WORK REQUIRED -> Revise every one of the records below by replacing "Time of clock at" with "Clock reading at" and keeping all other text unchanged, and leave the pictures out of your answer.

● ● ●

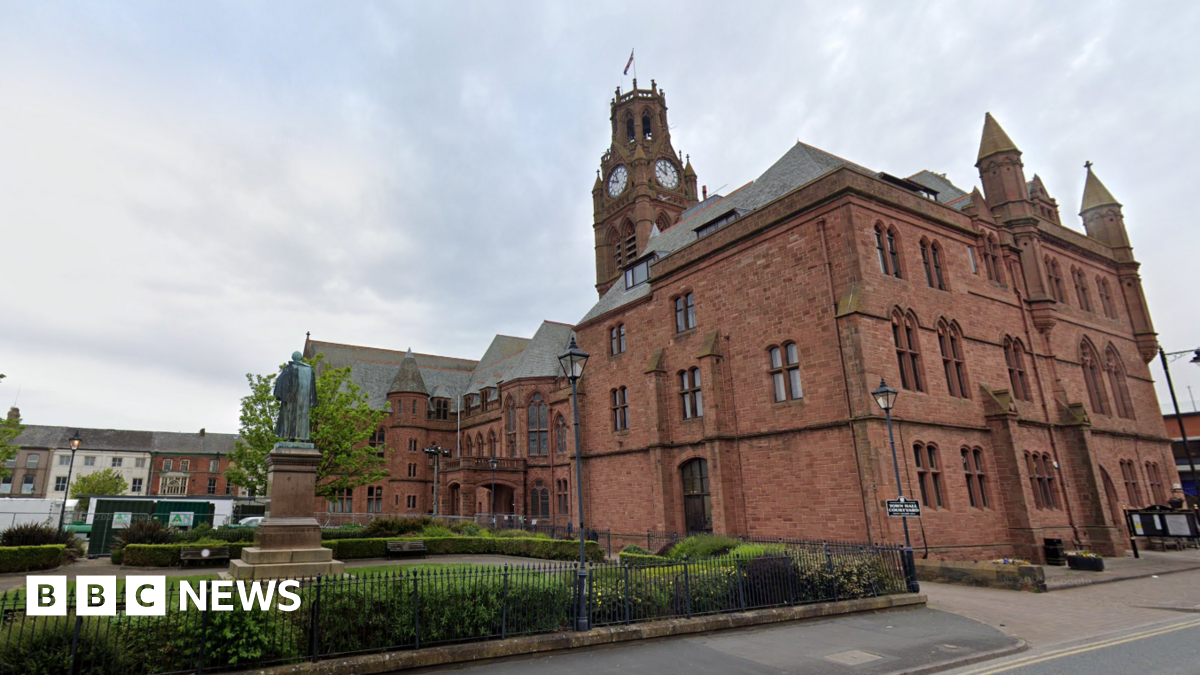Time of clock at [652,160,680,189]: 9:59
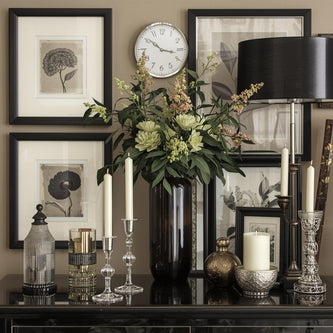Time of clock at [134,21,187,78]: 10:16
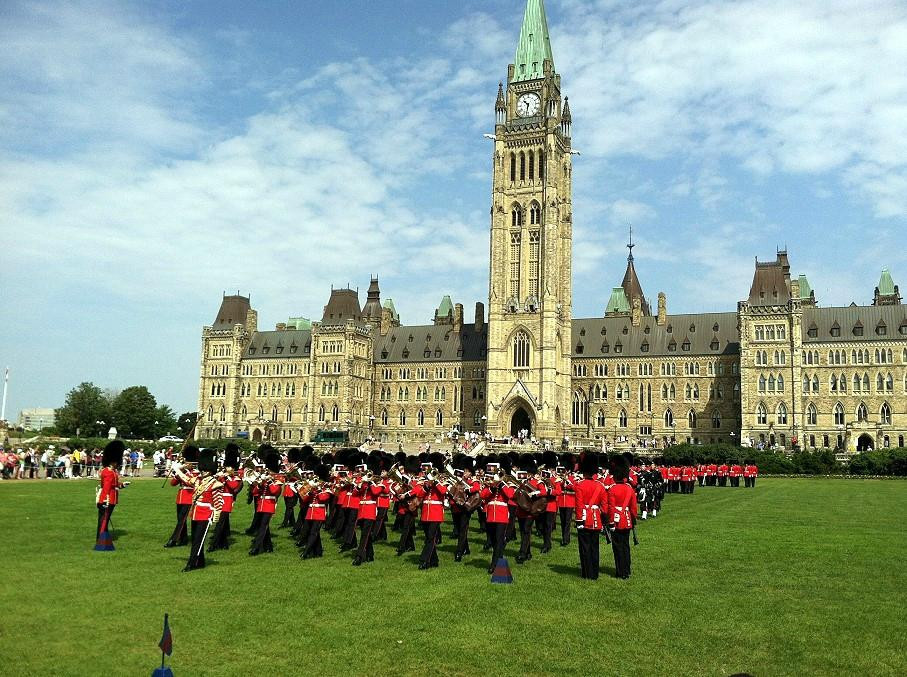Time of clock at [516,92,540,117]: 10:32
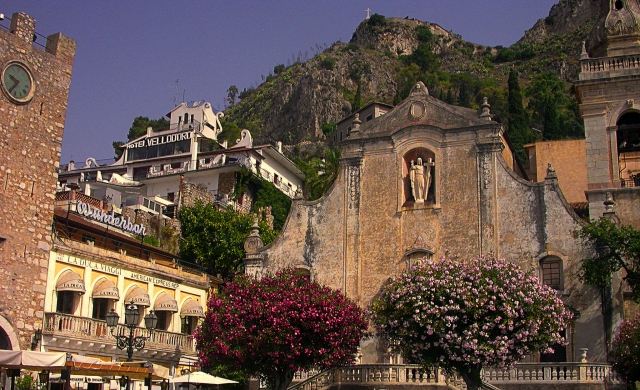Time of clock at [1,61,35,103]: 9:38
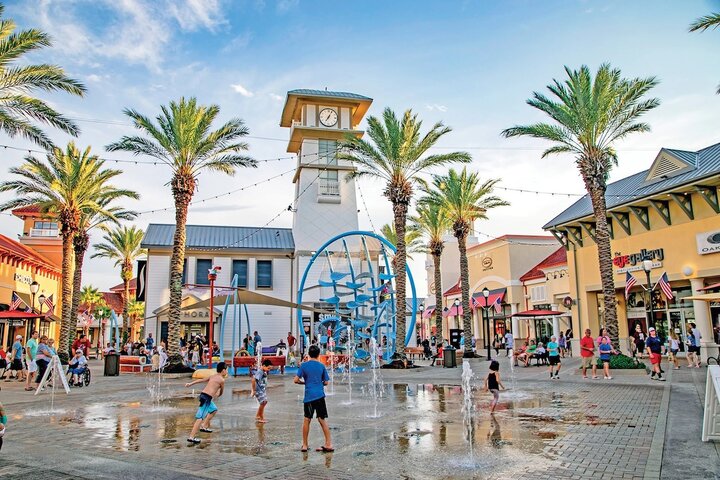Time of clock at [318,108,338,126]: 7:04
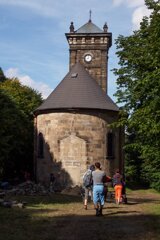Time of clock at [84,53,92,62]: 9:01
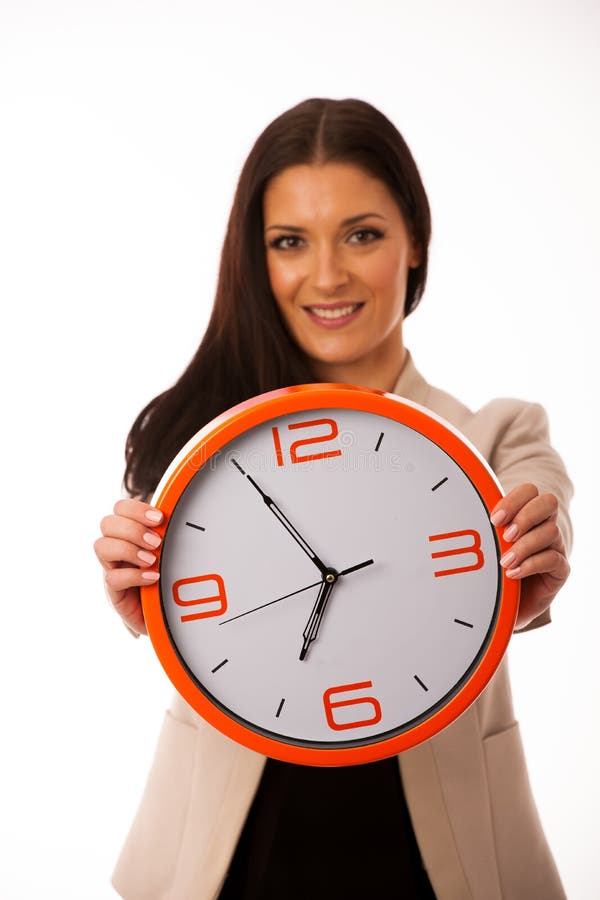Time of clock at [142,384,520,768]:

● ● ●

SOLUTION ->
Clock reading at [652,160,680,189]: 9:59
Clock reading at [134,21,187,78]: 10:16
Clock reading at [516,92,540,117]: 10:32
Clock reading at [1,61,35,103]: 9:38
Clock reading at [318,108,338,126]: 7:04
Clock reading at [84,53,92,62]: 9:01
Clock reading at [142,384,520,768]:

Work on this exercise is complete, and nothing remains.